_Provided records_
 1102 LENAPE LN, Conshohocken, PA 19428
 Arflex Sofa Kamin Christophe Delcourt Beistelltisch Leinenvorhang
---
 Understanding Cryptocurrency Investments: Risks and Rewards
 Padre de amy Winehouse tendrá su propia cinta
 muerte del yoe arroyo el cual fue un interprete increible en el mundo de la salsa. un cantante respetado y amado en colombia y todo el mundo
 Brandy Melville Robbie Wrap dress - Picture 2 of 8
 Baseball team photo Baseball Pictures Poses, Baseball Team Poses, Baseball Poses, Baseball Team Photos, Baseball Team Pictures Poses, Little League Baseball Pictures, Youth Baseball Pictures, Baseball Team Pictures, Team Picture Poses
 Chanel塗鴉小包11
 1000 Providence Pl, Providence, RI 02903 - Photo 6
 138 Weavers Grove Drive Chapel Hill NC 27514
==
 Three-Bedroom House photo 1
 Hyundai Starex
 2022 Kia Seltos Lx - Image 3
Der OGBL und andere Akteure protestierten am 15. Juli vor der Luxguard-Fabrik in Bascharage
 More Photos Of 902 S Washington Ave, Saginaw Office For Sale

_Prompt_
Copy, exactly and only, the lines above that begin with the one containing "Brandy Melville Robbie" and finish with the one containing "138 Weavers Grove Drive Chapel Hill NC 27514".

_Solution_
 Brandy Melville Robbie Wrap dress - Picture 2 of 8
 Baseball team photo Baseball Pictures Poses, Baseball Team Poses, Baseball Poses, Baseball Team Photos, Baseball Team Pictures Poses, Little League Baseball Pictures, Youth Baseball Pictures, Baseball Team Pictures, Team Picture Poses
 Chanel塗鴉小包11
 1000 Providence Pl, Providence, RI 02903 - Photo 6
 138 Weavers Grove Drive Chapel Hill NC 27514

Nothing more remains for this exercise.